• _EXERCISE BRIEF_
Filter the records below for the word "channel". Copy each line that holds it.

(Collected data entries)
----
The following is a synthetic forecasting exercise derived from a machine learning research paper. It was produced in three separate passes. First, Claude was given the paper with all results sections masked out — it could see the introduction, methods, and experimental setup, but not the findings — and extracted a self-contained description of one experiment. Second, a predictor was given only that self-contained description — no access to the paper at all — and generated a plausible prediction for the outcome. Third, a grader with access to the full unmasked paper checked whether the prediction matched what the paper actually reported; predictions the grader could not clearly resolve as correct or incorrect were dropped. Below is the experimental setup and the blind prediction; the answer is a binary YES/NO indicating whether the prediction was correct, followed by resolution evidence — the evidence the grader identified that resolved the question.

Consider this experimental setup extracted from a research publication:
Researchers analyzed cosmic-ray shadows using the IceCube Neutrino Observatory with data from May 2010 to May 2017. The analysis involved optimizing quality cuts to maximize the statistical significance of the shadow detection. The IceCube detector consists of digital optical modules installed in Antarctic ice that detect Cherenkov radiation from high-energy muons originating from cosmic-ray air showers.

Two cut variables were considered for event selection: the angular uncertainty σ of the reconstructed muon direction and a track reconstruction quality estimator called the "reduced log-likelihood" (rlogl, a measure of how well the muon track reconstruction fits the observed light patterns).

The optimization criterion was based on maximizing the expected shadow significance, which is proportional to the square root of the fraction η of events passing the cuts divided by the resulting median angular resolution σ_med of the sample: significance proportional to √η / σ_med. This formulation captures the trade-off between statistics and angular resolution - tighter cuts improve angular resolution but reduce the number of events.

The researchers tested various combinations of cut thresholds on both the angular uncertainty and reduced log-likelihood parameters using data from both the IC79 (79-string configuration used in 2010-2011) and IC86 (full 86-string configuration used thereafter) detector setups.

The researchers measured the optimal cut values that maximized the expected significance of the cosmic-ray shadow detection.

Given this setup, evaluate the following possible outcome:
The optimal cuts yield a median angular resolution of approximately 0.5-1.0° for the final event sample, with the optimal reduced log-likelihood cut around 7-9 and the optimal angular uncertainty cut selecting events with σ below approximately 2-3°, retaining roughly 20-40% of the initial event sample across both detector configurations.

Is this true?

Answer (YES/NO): NO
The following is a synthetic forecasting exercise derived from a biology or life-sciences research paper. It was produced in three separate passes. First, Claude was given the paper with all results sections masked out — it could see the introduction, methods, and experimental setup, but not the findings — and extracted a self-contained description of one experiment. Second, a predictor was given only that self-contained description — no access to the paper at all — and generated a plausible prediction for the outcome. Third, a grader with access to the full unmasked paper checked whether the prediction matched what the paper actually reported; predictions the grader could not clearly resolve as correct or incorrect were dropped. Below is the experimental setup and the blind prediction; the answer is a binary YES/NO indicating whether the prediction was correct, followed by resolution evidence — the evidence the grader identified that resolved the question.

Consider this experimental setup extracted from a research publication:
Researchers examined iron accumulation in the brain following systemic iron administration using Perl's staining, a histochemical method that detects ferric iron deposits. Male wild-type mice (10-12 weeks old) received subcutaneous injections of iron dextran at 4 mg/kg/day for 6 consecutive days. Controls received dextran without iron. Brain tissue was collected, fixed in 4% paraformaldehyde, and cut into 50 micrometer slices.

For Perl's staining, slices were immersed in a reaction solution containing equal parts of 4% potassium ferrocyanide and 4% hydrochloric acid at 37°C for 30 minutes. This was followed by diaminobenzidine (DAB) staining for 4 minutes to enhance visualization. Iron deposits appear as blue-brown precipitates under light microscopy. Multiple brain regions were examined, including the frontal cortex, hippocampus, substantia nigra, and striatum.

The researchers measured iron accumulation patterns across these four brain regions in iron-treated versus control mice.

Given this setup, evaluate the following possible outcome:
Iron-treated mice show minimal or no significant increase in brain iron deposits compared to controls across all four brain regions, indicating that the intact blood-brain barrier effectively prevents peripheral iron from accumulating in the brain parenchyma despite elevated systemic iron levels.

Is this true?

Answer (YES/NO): NO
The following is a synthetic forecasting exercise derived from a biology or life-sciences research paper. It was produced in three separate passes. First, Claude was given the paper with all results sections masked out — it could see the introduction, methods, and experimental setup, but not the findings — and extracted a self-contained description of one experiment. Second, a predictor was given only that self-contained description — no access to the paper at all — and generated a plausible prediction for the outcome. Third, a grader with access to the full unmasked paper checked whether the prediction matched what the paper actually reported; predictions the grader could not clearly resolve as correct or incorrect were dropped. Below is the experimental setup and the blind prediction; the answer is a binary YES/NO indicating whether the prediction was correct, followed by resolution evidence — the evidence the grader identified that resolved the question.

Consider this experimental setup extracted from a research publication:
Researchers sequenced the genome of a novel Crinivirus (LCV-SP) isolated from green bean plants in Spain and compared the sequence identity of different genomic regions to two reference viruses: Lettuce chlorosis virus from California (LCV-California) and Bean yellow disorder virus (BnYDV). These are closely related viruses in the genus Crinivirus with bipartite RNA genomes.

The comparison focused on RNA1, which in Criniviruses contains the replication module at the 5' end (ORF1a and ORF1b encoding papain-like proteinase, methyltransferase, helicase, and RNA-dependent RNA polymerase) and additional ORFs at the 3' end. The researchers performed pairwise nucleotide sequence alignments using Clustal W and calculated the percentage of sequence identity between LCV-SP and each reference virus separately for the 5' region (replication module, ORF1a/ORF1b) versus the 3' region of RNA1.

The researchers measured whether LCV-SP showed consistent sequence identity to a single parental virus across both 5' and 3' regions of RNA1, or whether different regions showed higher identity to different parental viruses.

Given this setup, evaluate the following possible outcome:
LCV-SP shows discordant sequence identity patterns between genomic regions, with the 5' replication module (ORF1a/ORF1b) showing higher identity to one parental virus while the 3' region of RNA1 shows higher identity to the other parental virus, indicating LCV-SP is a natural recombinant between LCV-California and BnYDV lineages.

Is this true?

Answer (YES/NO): YES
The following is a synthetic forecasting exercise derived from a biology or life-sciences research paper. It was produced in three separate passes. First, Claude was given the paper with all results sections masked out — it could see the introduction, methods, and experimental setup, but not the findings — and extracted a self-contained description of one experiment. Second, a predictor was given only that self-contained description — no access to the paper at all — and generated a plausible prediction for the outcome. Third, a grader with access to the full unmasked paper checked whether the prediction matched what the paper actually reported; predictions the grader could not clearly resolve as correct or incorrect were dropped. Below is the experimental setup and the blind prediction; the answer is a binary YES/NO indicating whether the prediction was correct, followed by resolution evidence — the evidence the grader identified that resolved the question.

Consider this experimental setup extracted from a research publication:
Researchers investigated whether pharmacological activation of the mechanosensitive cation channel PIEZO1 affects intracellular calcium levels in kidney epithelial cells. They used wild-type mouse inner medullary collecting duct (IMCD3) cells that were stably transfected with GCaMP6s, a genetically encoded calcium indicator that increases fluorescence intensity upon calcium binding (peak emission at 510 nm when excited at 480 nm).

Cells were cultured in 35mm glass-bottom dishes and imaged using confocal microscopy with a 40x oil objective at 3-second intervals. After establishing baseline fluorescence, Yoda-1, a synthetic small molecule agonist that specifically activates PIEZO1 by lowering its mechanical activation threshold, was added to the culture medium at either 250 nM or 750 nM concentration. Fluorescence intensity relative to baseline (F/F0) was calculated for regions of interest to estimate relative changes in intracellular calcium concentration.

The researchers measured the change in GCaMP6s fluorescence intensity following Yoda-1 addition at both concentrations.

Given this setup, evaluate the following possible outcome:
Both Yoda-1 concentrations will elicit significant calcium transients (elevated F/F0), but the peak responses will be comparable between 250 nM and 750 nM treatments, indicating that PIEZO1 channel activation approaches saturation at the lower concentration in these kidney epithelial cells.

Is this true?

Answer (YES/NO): NO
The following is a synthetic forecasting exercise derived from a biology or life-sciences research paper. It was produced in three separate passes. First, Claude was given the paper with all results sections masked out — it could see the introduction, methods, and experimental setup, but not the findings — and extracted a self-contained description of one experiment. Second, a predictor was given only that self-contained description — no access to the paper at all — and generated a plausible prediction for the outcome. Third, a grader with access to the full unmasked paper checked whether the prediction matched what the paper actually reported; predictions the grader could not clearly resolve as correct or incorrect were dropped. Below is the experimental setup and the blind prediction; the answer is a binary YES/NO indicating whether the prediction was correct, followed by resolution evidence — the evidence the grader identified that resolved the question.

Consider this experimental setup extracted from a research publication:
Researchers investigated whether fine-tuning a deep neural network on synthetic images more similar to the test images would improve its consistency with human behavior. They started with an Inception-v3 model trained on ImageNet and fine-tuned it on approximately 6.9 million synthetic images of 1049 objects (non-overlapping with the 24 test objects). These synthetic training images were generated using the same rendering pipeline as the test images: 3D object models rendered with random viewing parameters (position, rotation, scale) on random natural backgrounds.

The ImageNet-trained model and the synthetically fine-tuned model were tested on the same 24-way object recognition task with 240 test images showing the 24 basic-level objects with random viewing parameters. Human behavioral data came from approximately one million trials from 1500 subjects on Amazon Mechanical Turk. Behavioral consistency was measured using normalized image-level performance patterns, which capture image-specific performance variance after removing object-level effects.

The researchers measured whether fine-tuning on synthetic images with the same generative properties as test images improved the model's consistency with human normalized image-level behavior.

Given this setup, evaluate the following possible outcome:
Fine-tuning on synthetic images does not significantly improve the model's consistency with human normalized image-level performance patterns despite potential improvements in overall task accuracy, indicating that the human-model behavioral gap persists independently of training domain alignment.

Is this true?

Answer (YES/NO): YES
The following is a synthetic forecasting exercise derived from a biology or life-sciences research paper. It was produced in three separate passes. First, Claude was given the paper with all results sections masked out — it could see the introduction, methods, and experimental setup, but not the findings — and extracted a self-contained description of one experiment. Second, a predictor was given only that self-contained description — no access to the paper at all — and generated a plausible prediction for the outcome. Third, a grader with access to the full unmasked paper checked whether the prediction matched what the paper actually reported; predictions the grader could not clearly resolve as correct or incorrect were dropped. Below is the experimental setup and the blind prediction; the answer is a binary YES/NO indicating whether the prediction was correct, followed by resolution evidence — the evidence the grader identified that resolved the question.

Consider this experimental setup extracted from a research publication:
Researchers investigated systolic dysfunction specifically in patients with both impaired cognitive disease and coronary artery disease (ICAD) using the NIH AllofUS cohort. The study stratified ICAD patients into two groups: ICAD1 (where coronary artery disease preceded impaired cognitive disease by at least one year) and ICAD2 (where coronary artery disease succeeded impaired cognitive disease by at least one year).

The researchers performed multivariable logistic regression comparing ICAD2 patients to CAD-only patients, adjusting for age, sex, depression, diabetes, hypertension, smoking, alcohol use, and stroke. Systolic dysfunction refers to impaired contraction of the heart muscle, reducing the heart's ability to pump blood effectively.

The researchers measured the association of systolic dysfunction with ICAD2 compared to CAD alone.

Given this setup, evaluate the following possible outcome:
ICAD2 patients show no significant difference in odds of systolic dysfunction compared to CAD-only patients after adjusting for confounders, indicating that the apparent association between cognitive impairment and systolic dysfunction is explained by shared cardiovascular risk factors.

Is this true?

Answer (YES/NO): NO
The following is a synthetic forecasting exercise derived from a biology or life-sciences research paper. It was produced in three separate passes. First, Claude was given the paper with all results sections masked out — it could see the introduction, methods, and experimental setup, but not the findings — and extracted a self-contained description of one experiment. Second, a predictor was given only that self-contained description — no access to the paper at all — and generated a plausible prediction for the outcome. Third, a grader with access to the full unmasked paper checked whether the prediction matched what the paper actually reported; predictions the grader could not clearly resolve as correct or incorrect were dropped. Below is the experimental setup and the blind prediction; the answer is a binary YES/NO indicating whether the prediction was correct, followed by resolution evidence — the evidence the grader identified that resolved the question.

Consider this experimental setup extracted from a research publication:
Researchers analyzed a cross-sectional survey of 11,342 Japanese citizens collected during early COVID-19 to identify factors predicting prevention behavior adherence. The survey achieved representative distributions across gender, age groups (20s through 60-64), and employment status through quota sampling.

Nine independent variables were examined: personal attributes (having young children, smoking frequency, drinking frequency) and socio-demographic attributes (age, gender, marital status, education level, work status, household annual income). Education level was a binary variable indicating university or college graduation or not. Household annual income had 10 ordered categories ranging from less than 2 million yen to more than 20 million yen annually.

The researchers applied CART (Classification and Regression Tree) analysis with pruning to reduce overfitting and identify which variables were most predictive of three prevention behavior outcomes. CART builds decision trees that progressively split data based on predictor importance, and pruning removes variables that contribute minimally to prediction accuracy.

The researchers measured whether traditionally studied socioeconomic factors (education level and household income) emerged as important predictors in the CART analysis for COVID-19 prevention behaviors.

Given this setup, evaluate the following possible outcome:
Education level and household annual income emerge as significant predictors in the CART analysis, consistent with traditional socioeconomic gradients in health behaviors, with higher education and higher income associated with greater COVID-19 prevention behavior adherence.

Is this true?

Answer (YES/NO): NO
----
• _TASK RESPONSE_
Researchers investigated whether pharmacological activation of the mechanosensitive cation channel PIEZO1 affects intracellular calcium levels in kidney epithelial cells. They used wild-type mouse inner medullary collecting duct (IMCD3) cells that were stably transfected with GCaMP6s, a genetically encoded calcium indicator that increases fluorescence intensity upon calcium binding (peak emission at 510 nm when excited at 480 nm).
Both Yoda-1 concentrations will elicit significant calcium transients (elevated F/F0), but the peak responses will be comparable between 250 nM and 750 nM treatments, indicating that PIEZO1 channel activation approaches saturation at the lower concentration in these kidney epithelial cells.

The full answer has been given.